Après la guerre de 1914, la Bonne Presse devait publier Bayard, Bernadette, Cœurs Vaillants, A la page (pour les jeunes gens) et cette maison d’édition possédait avant la Seconde Guerre mondiale une dizaine d’hebdomadaires destinés à l’enfance, aux jeunes ou à la famille.

De même que jadis les Pellerin d’Épinal s’endormirent sur leurs conquêtes, la Société Parisienne d’Édition, maîtresse trente ans durant de la majorité de la presse enfantine française ne prit pas la peine de se renouveler au fur et à mesure que passaient les années. Ce qui n’empêchait pas la presse Offenstadt de continuer à se vendre. On peut estimer qu’il sortait chaque semaine de leurs imprimeries un million ou deux millions de journaux vers 1930. Les autres éditeurs et la presse catholique se partageaient le reste de la clientèle enfantine.
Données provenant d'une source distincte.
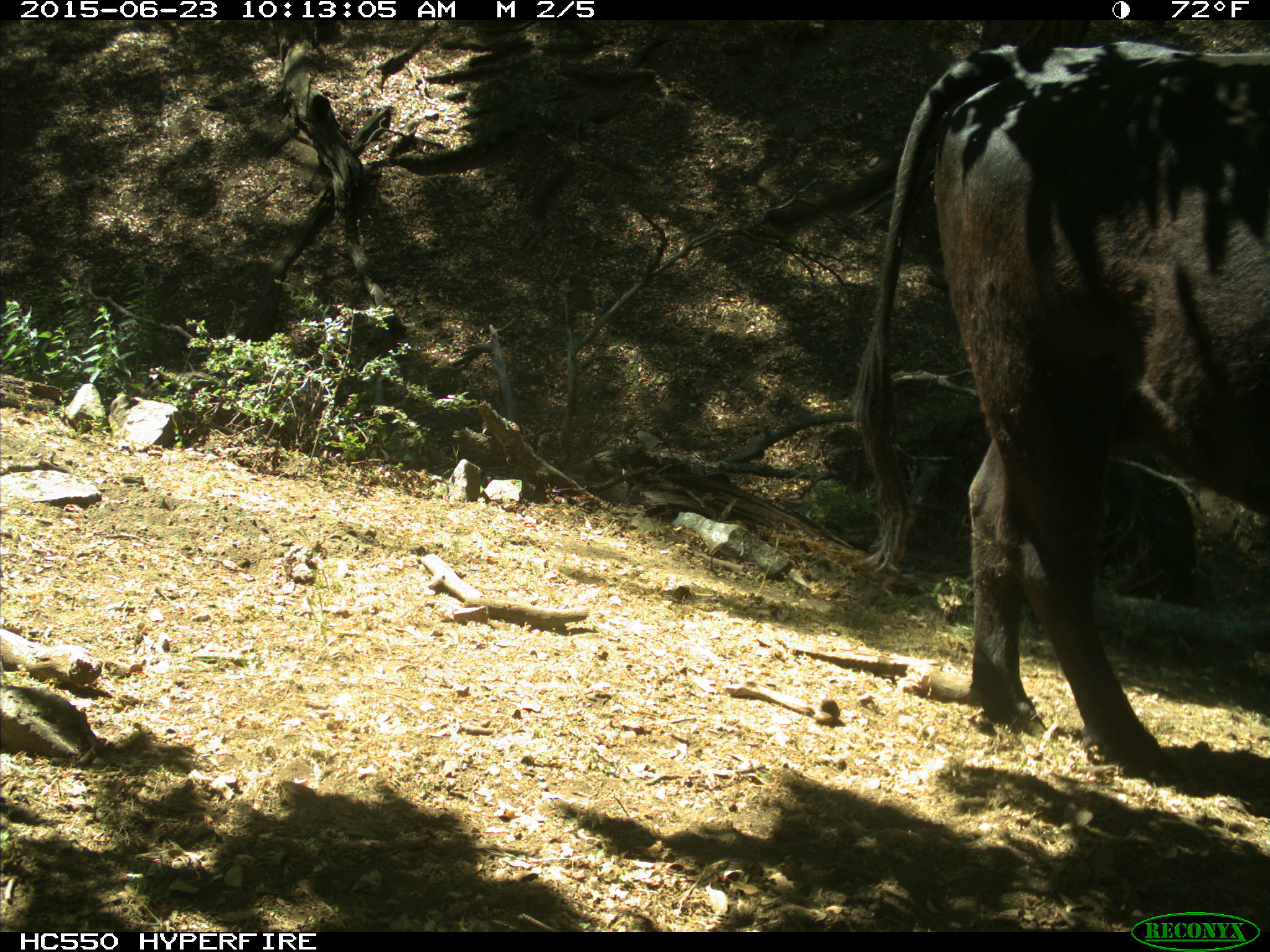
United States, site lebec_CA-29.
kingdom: Animalia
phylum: Chordata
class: Mammalia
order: Artiodactyla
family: Bovidae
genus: Bos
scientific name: Bos taurus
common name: domestic cow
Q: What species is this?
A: Bos taurus (domestic cow).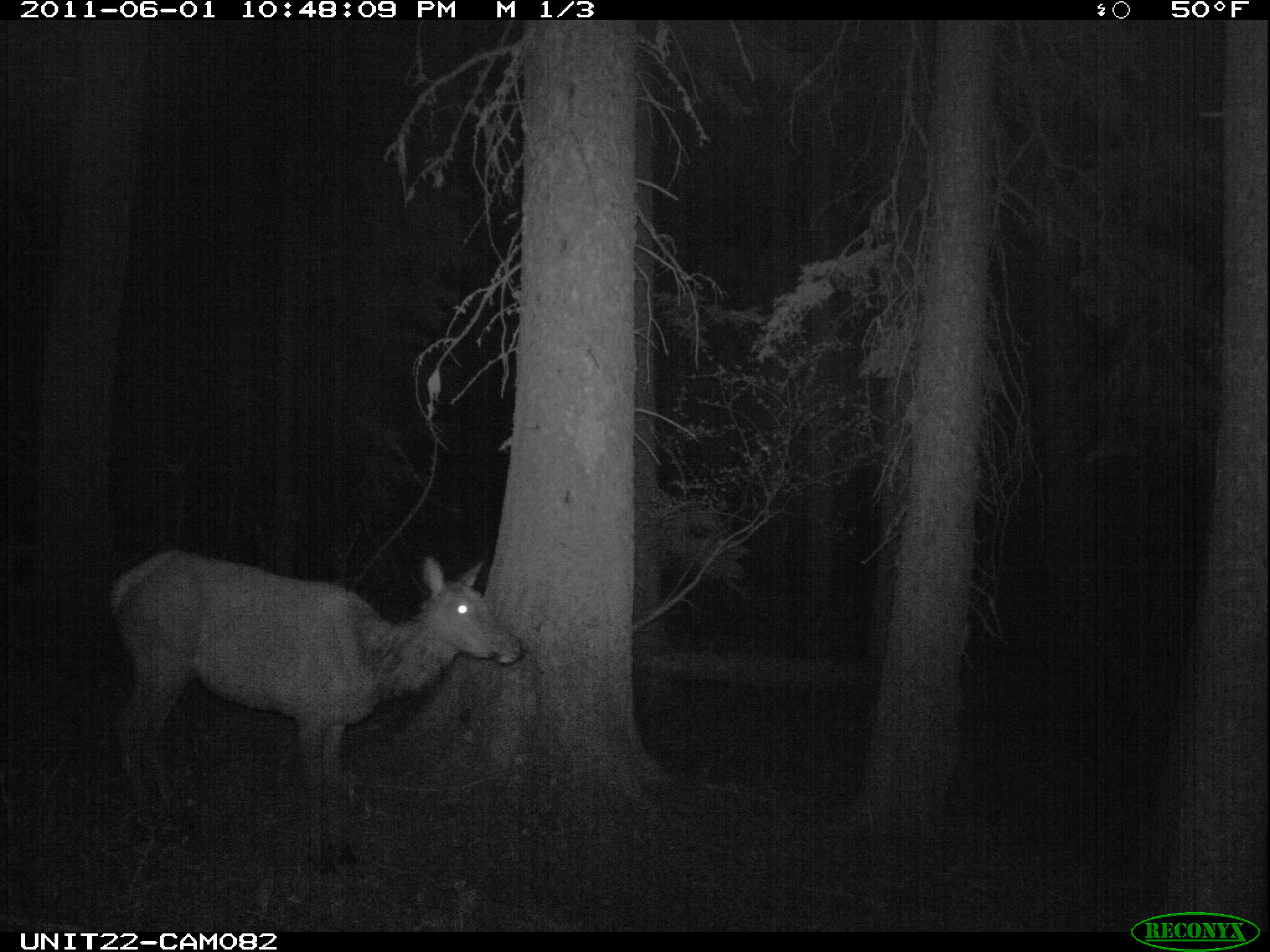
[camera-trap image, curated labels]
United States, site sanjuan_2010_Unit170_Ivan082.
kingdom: Animalia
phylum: Chordata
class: Mammalia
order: Artiodactyla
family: Cervidae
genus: Cervus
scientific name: Cervus elaphus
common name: red deer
Telle était la situation de la presse enfantine jusqu’en 1934. On y aurait vainement cherché des écrivains ou des artistes du talent des Stahl, des Gustave Doré, des Pinot, des Ensfelder, des Christophe, des Rodolphe Topfer, des Jules Verne, ou même des Jacquolliot, des Boussenard ou des Paul d’Ivoy. L’immense diffusion de la presse enfantine s’était accompagnée d’un indiscutable abaissement de sa qualité technique, morale, artistique, éducative. Les principales maisons avaient pour seul souci de vendre le plus de papier possible en payant le moins cher possible leurs collaborateurs, aussi les écrivains et les artistes un peu notoires se détournaient-ils de ces besognes mal rétribuées.

Mais du moins cette presse enfantine était-elle entièrement écrite, dessinée, rédigée dans sa totalité par des Français. Parmi une couche d’intellectuels de notre pays se perpétuaient des traditions techniques venues d’Épinal ou de la littérature romantique, ces hommes et ces traditions formaient une base solide sur laquelle un jour pouvait être tentée la rénovation de la littérature enfantine.

La concurrence étrangère n’existait en France que dans des domaines très limités. Citons pour mémoire les Nick Carter, Buffalo Bill et autres Nat Pinkerton édités et réédités d’innombrables fois par Hachette en trente ans, et les dessins américains que reproduisaient Nos Loisirs (Petit Ange) ou Dimanche illustré (Bicot, président de Club).

La situation de la presse enfantine française allait être totalement bouleversée à partir d’octobre 1934 par une invasion massive de notre pays par la presse étrangère, américaine, italienne et anglaise. C’était le Journal de Mickey qui allait le premier s’engager dans l’offensive contre la presse française.